**Reading passage**:

_ _ _ _

The 1992 Democratic National Convention nominated Governor Bill Clinton of Arkansas for president and Senator Al Gore from Tennessee for vice president; Clinton announced Gore as his running-mate on July 9, 1992. The convention was held at Madison Square Garden in New York City, New York from July 13 to July 16, 1992. The Clinton-Gore ticket then faced and defeated their Republican opponents, President George H. W. Bush and Vice President Dan Quayle as well as the independent ticket of Ross Perot and James Stockdale in the 1992 presidential election.

In a departure from tradition, the convention featured three keynote speakers: Georgia Governor Zell Miller, Senator Bill Bradley and former Representative Barbara Jordan, who also served as a keynote speaker at the 1976 Democratic National Convention. In his keynote speech, Miller said, "Not all of us can be born rich, handsome, and lucky, and that's why we have a Democratic Party" and added,
"Our Commander in Chief talks like Dirty Harry but acts like Barney Fife."  Other notable speakers included Democratic National Committee Chair Ron Brown, Elizabeth Glaser, and New York Governor Mario Cuomo.

The convention, organized by chairman Ron Brown, was seen as a great success. Unlike some earlier Democratic conventions, it had been well planned and run with few gaffes or errors, as even Republicans conceded. As Clinton finished his acceptance speech Fleetwood Mac's "Don't Stop", which would become the theme song of Bill Clinton's 1992 campaign, was played several times during the balloon drop and celebration.

Clinton received a significant poll bounce from the convention, due to both the perceived success of the convention, as well as Ross Perot announcing he was withdrawing from the campaign just as the convention was ending (Perot got back into the race in October).

The convention bounce gave the Clinton/Gore ticket a lead that only shrank insignificantly when Ross Perot re-entered the race. Clinton and Gore went on to defeat President Bush and Vice-President Quayle, as well as independent candidate Ross Perot and his running mate, James Stockdale, in the general election.

Casey controversy
Pennsylvania Governor Bob Casey wanted to speak at the convention, but did not speak. Casey maintained that he was denied a speaking spot because he intended to give a speech about his opposition to abortion, while the Clinton camp said that Casey did not speak because he had not endorsed the Clinton/Gore ticket.  After the convention was over, Casey told the New York Times, "I support the ticket. Period."  Other Democrats opposing abortions such as Chicago Mayor Richard M. Daley, Senators John Breaux and Howell Heflin, and five anti-abortion Democratic governors did speak.  While Democratic officials said that these speakers were not barred from discussing their opposition to abortion, they nonetheless did not address the issue in their speeches.

Casey asked both DNC Chairman Ron Brown and Texas Governor Ann Richards, the convention's chairwoman, for a speaking spot. Neither responded directly, and Casey later received a letter explaining that he would not receive a spot.

_ _ _ _

(Saved data entries)
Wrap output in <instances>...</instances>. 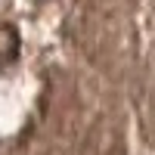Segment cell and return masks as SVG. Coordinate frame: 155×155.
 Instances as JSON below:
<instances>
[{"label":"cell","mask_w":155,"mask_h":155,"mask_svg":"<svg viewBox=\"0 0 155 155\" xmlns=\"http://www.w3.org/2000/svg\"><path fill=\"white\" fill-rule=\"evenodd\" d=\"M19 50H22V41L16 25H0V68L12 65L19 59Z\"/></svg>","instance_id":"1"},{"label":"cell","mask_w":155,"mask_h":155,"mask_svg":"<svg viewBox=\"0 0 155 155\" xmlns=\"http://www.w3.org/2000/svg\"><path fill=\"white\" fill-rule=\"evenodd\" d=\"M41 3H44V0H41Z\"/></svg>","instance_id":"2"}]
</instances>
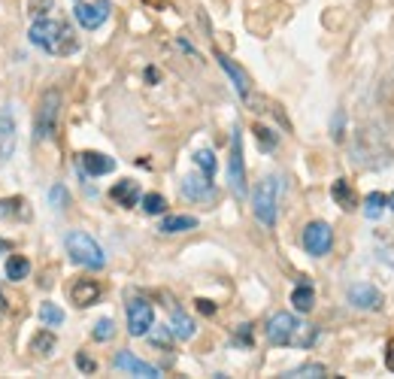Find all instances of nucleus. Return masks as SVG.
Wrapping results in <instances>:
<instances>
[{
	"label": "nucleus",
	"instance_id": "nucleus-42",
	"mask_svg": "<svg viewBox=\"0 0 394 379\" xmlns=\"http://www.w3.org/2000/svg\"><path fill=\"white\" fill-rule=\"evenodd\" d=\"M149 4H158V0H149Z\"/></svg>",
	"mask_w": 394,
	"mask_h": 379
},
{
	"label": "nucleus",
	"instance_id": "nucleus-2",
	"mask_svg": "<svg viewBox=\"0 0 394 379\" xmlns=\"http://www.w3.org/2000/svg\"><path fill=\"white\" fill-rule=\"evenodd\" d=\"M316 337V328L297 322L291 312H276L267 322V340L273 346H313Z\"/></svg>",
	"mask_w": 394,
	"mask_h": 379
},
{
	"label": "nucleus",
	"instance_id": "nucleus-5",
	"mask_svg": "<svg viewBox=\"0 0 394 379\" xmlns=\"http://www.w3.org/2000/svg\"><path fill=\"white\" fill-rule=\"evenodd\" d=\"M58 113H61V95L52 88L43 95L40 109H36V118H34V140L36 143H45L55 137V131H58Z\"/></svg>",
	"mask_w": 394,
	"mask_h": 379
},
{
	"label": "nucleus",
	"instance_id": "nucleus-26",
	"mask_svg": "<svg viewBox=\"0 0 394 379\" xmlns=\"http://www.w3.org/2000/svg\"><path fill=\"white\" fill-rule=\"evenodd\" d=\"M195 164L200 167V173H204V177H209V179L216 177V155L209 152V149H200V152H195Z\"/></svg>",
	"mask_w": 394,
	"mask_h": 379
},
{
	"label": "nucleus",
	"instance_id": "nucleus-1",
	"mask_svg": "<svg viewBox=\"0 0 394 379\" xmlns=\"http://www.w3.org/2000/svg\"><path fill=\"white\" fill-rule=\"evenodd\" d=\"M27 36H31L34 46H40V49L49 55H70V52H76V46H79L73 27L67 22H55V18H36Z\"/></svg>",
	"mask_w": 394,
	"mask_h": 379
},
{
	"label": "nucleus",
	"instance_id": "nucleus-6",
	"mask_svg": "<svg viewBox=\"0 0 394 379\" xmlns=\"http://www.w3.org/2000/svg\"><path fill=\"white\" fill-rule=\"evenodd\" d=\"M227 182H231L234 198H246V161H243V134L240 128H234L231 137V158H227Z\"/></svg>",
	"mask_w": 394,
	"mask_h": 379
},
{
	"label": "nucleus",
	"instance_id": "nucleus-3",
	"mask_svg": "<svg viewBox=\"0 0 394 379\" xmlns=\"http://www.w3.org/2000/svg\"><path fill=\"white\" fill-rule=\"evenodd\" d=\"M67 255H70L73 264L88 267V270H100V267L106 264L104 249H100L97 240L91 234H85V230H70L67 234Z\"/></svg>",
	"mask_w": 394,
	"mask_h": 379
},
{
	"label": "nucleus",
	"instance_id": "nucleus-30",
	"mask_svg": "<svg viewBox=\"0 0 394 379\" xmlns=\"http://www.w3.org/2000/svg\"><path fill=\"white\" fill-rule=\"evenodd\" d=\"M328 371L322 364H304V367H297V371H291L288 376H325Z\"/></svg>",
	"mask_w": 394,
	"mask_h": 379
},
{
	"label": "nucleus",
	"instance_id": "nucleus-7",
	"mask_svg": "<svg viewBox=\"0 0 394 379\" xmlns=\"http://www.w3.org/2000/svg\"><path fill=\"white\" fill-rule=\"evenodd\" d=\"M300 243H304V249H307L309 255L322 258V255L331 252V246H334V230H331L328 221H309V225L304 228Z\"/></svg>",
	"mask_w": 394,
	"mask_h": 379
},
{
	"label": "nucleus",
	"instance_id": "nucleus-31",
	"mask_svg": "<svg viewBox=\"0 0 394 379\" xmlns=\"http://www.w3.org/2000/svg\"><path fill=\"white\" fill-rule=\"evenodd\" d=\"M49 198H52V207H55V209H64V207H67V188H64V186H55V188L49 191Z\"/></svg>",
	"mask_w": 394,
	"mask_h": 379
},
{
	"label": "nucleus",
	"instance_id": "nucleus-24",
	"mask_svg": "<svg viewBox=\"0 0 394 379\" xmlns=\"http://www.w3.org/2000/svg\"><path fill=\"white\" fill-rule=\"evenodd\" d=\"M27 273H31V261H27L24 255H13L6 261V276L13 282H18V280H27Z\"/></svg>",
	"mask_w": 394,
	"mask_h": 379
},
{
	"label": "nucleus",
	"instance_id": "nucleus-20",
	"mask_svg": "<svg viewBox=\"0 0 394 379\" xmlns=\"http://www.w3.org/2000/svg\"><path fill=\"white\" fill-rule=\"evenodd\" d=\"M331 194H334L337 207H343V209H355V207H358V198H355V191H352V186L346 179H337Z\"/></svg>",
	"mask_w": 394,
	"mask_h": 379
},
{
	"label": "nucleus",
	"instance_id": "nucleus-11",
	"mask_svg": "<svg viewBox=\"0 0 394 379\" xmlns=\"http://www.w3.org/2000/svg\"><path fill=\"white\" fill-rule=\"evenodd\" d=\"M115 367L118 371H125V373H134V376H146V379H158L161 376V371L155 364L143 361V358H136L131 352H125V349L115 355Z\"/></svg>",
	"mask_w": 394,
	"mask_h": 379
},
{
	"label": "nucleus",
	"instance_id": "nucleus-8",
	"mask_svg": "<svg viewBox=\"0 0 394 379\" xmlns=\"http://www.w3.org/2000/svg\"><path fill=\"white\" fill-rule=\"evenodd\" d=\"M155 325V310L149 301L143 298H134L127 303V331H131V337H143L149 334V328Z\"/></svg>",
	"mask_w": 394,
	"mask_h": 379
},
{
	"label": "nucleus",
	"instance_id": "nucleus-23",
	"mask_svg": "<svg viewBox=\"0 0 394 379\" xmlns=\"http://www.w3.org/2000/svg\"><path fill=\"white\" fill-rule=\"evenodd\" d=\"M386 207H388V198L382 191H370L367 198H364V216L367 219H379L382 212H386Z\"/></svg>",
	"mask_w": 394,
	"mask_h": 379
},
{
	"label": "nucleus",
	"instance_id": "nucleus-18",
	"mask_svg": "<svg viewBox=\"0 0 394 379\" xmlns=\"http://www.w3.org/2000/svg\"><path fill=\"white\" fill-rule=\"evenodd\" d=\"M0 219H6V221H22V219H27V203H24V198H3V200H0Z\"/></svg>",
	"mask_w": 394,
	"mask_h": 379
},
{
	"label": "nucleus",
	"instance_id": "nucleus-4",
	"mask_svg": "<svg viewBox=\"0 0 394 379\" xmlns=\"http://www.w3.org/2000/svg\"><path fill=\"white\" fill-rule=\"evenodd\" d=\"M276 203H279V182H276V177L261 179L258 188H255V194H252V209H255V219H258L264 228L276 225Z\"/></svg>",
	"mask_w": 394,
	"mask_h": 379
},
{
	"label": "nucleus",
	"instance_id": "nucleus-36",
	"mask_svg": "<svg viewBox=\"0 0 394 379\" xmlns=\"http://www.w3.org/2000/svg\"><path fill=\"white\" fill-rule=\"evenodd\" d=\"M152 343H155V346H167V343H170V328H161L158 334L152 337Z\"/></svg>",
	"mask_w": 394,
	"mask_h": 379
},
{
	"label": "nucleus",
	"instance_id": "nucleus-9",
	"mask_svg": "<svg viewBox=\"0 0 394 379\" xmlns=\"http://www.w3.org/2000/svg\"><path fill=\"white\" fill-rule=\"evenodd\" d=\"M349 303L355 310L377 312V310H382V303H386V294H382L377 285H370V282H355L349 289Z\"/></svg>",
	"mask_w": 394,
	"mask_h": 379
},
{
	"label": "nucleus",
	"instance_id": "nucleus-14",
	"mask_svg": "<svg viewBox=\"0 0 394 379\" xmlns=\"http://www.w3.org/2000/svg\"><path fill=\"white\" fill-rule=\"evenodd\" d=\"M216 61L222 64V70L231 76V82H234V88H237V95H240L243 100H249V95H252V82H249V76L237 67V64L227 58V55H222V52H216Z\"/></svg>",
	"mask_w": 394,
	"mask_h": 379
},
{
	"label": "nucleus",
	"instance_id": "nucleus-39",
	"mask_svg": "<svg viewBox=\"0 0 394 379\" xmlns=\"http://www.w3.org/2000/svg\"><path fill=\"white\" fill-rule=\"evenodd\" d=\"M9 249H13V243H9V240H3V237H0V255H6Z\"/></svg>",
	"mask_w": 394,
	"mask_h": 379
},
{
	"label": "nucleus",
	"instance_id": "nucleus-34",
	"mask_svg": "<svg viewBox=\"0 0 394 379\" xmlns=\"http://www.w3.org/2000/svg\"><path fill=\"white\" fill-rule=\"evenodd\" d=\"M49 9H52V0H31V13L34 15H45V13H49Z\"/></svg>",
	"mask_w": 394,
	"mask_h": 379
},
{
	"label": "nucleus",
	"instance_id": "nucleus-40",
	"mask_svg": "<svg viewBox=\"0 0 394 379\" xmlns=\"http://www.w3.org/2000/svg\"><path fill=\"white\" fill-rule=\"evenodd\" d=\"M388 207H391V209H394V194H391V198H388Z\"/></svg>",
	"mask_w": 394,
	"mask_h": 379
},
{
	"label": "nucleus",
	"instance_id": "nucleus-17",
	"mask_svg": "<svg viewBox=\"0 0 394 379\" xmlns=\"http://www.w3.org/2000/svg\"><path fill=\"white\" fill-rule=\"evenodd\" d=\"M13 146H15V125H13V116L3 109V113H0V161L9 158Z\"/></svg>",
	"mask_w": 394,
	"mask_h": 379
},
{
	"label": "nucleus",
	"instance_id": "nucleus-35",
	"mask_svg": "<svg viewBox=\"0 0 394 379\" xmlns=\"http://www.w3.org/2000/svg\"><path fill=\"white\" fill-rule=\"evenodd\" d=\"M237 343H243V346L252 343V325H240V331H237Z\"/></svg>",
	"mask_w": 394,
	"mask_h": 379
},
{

_ _ _ _

**Problems and tasks**:
• 1. Answer these questions using the passage on the 1992 Democratic National Convention:
(a) At which venue was the convention held?
(b) Which song, later the theme song of Clinton's 1992 campaign, was played during the balloon drop?
(c) Who served as the convention's chairwoman?
• 2. Carry on the account of the 1992 Democratic National Convention, beginning after its final sentence.
The records were drawn from a separate source.

**Outputs in order**:
• 1.
(a) Madison Square Garden in New York City
(b) Fleetwood Mac's "Don't Stop"
(c) Texas Governor Ann Richards

• 2.
Controversy regarding Casey's treatment at the 1992 Convention was frequently cited in media coverage of his son Bob Casey, Jr.'s successful 2006 Pennsylvania Senate campaign against Republican incumbent Rick Santorum.

Jerry Brown
Former California Governor Jerry Brown, who was still an active candidate with a large amount of delegates and had not withdrawn to support the clear nominee—thus not being given a speaker's spot by the convention organizers—addressed the convention to state his case for a "humility agenda" by seconding his own nomination.

The official tally

President

Vice president
Gore was nominated by acclamation on a voice vote.

Platform

Abortion 
Expanding on previous support for reproductive rights, the 1992 platform for the first time explicitly supported a national law to codify Roe v. Wade.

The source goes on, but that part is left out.